![]() |
Industri film Indonesia. Foto: Joko Anwar |
Dulu, industri film Indonesia sempat memasuki masa suram. Medio
1991–1998, hanya ada dua atau tiga film yang diproduksi dalam setahun—sebuah
periode mati suri yang hampir membuat film lokal terlupakan. Namun, hari ini,
kondisi itu sudah jauh berubah. Ratusan film diproduksi setiap tahun,
kualitasnya semakin mumpuni, dan jumlah penonton film Indonesia pun menembus
angka tertinggi sepanjang sejarah.
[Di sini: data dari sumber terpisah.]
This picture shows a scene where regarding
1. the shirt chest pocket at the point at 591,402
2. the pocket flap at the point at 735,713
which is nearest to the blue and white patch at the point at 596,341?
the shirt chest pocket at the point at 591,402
Seakan menjadi penanda bahwa perfilman Indonesia
telah terlahir kembali.
Namun, di balik euforia ini, ada dilema yang masih menghantui para
filmmaker. Meskipun jumlah penonton semakin bertambah, pasar masih sangat
selektif dan cenderung hanya mengakomodasi beberapa genre tertentu. Film-film
berkualitas kerap kesulitan mencari penonton, sementara film dengan formula
populer terus mendominasi layar bioskop. Jadi, apakah industri film Indonesia
benar-benar sudah mapan, atau kita masih berputar dalam lingkaran yang sama?
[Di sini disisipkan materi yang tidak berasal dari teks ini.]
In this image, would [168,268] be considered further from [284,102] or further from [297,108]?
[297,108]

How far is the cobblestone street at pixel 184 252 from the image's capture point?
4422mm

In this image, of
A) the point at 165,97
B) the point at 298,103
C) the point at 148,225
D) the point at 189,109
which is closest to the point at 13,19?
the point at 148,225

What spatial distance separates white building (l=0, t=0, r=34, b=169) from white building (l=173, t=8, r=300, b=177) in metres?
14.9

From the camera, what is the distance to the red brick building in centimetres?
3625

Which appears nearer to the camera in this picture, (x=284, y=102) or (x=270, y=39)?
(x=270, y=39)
Jumlah Penonton Meroket, Tapi Dominasi Genre Tak Beranjak
Di atas kertas, angka memang terlihat menjanjikan. Tahun 2024 mencatat
sejarah dengan jumlah penonton film Indonesia mencapai 80 juta orang. Ini adalah angka yang luar biasa jika
dibandingkan dengan tahun-tahun sebelumnya. Namun, jika kita melihat lebih
dalam, mayoritas film yang sukses di pasar masih didominasi oleh genre horor
dan komedi.
Dari 10 film Indonesia dengan jumlah penonton terbanyak di tahun ini,
tujuh di antaranya adalah film horor. Film seperti Agak Laen, Vina:
Sebelum 7 Hari, dan Badarawuhi di Desa Penari berhasil menembus
jutaan penonton hanya dalam hitungan hari. Sementara itu, film-film drama
sosial seperti Dua Hati Biru atau Tuhan, Izinkan Aku Berdosa hanya meraih ratusan ribu penonton—angka yang
masih dianggap kecil dalam standar industri box office.
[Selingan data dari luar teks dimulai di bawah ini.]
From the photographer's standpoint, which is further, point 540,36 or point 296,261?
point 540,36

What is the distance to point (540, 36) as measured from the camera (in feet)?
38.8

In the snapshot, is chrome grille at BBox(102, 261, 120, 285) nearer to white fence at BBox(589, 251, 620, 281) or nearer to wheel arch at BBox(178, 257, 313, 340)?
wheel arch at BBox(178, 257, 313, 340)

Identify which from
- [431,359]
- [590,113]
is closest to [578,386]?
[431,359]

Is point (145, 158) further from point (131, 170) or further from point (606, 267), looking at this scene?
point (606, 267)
Apa yang membuat horor begitu dominan? Menurut Direktur Program
Jogja-NETPAC Asian Film Festival, Alexander Matius, genre horor memiliki
kedekatan budaya dengan masyarakat Indonesia. Hal-hal mistis dan supranatural
sudah menjadi bagian dari kehidupan sehari-hari, sehingga film horor lebih
mudah diterima dan dinikmati. Selain itu, dari segi bisnis, horor adalah
investasi yang lebih aman karena selalu ada pasarnya.
Namun, apakah industri akan terus berjalan dalam jalur yang sama? Jika
eksplorasi genre tidak mendapat ruang yang layak, perfilman kita bisa saja
mengalami stagnasi meskipun secara angka terlihat berkembang.
OTT: Harapan Baru bagi Keberagaman
Genre?
Di tengah keterbatasan pasar bioskop, kehadiran layanan streaming (OTT)
menjadi angin segar bagi sineas yang ingin menawarkan sesuatu di luar formula
mainstream. Prilly Latuconsina, seorang aktris sekaligus produser, mengakui
bahwa OTT telah membuka peluang baru bagi film Indonesia untuk menjangkau
penonton yang lebih luas dan beragam.
"Misalnya, Budi Pekerti atau Ketika Berhenti di Sini
tayang di bioskop dan mendapat jumlah penonton yang lumayan. Tapi ketika tayang
di Netflix, kita bisa melihat lebih banyak orang dari berbagai latar belakang
ikut menonton dan mendiskusikannya," kata Prilly.
Ini membuktikan bahwa ada pasar untuk film-film dengan genre berbeda.
Hanya saja, tantangan utamanya tetap pada pola konsumsi masyarakat. Tidak semua
film yang tayang di OTT bisa mendapatkan eksposur yang besar, terutama jika
tidak didukung oleh strategi pemasaran yang kuat. Dengan kata lain, OTT mungkin
memberikan akses lebih luas, tetapi tidak serta-merta mengubah selera pasar.
Ekosistem yang Masih Bermasalah
Di luar permasalahan genre dan distribusi, ada satu hal yang lebih
fundamental: kesejahteraan pekerja film. Sebuah film mungkin bisa sukses besar
di box office, tetapi bagaimana dengan orang-orang yang bekerja di baliknya?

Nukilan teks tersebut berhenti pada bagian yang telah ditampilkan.